Penggalan Teks =>
═══
Ini Penyebab Maraknya Kegiatan Pertambangan Ilegal di Sejumlah Daerah
Maraknya kegiatan pertambangan tanpa izin (PETI) di sejumlah daerah di Indonesia ditengarai akibat adanya pembiaran dan minimnya pengawasan
Penulis: Seno Tri Sulistiyono
Editor: Sanusi
Laporan Wartawan Tribunnews.com, Seno Tri Sulistiyono
TRIBUNNEWS.COM, JAKARTA - Maraknya kegiatan pertambangan tanpa izin (PETI) di sejumlah daerah di Indonesia ditengarai akibat adanya pembiaran dan minimnya pengawasan dari pihak berwenang.
Data Kementerian Energi dan Sumber Daya Mineral (ESDM) yang dirilis beberapa waktu lalu menyebutkan, hingga kuartal III 2022 terdapat lebih dari 2.700 lokasi pertambangan tanpa izin di Indonesia.
Dari jumlah tersebut, sekitar 2.600-an lokasi merupakan pertambangan mineral dan 96 lokasi merupakan tambang batu bara.
Baca juga: Komisaris MIND ID Doni Monardo: BUMN Tambang Harus Transparan Kelola CSR
Pakar hukum pertambangan Ahmad Redi mengatakan, maraknya aktivitas PETI tidak bisa dilepaskan dari nilai ekonomi yang didapat masyarakat, apalagi banyak masyarakat yang menggantungkan mata pencaharian dari aktivitas ilegal tersebut.
Di sisi lain, perizinan tambang rakyat saat ini masih sulit karena belum optimalnya komitmen dari pemerintah daerah dalam menetapkan Perda Wilayah Pertambangan Rakyat (WPR) dan Izin Pertambangan Rakyat (IPR).
Baca juga: Sukses Vale Indonesia Jadi Contoh BUMN Tambang Lain
Khusus IPR, kata Redi, adalah izin untuk melaksanakan usaha pertambangan dalam wilayah pertambangan rakyat dengan luas wilayah dan investasi terbatas.
"Adanya pembiaran dari pihak berwenang, kurangnya pengawasan, dan kurangnya fasilitasi perizinan. Itu penyebabnya,” kata Redi, Senin (25/7/2022).
Menurutnya, dalam praktiknya PETI bisa bermacam-macam. Pelaku ada yang memanfaatkan area hutan lindung dan hutan produksi, ada juga yang melakukannya di lahan yang termasuk eilayah izin usaha pertambangan milik perusahaan.
Bahkan, dia menyebut ada juga PETI yang dilakukan di wilayah pesisir dan pulau-pulai kecil.
═══
Tentang Tugas Ini => Teruskan berita di atas tentang maraknya pertambangan tanpa izin di Indonesia, dimulai tepat setelah kalimat terakhirnya.

Data Tercatat =>
═══
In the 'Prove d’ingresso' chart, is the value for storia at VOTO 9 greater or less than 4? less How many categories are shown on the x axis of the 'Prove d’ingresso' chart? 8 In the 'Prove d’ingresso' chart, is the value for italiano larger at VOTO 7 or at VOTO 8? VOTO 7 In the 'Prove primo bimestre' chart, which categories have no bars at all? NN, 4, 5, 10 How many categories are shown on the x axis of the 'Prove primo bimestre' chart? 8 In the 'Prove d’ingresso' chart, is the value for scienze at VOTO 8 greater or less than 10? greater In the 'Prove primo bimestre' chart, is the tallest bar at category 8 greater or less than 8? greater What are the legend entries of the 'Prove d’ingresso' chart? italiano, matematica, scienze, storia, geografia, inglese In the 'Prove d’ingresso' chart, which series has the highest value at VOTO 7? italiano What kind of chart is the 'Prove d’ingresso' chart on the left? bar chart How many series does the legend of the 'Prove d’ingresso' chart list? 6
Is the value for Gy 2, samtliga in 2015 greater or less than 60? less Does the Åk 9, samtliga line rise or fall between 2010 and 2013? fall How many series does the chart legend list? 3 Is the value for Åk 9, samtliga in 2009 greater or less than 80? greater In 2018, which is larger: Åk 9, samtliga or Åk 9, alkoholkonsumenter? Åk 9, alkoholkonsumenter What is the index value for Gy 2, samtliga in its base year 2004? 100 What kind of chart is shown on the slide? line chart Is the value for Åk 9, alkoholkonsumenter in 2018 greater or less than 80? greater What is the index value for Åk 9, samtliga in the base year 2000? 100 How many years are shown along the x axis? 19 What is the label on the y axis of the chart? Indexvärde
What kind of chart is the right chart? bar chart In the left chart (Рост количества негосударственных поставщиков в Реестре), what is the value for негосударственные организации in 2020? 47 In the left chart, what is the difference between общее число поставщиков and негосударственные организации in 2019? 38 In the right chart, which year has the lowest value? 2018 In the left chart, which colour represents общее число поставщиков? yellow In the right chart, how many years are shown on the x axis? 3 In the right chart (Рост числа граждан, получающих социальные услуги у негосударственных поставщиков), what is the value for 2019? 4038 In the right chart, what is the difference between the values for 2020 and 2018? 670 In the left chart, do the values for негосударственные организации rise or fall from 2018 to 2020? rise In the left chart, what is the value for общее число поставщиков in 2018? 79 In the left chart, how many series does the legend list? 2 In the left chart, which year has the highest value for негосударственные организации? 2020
═══
Hasil Latihan Ini =>
Ia menilai, kondisi tersebut merugikan banyak pihak, sebab selain potensi kerusakan wilayah karena praktiknya tidak mengindahkan kaidah lingkungan dan aspek Kesehatan, keamanan, keselamatan, dan lingkungan (HSSE), PETI juga merugikan negara karena pelaku tidak menyetor royalti maupun pajak.
"Padahal, SDA yang ada di bawah permukaan tanah merupakan kekayaan yang dikuasai negara sehingga untuk dapat diusahakan perlu mendapat perizinan dari pihak yang berwenang,” katanya.
Dia menambahkan, secara normatif, Pasal 158 UU No 3 Tahun 2020 tentang Pertambangan Mineral dan Batubara telah mengatur bahwa PETI merupakan kejahatan sehingga pelakunya dikenai pertanggungjawaban pidana.
Penegakan hukum pidana, baik penal maupun nonpenal dapat dilakukan dalam pencegahan dan penindakan PETI.
Agar aktivitas PETI bisa diberantas, Redi menyampaikan, harus ada upaya hukum yang bersifat multiektor disertai koordinasi antarinstansi terkait.
Selain itu, juga diperlukan penegakan hukum yang kuat serta supervisi antara kementerian dan lembaga agar pemberatasan praktik illegal ini bisa berhasil.
“Perlu juga ada Satgas Penanggulangan PETI. Satgas ini tidak hanya bersifat penegakan hukum, tetapi juga melakukan pembinaan, fasilitasi, dan supervisi,” ujar Redi.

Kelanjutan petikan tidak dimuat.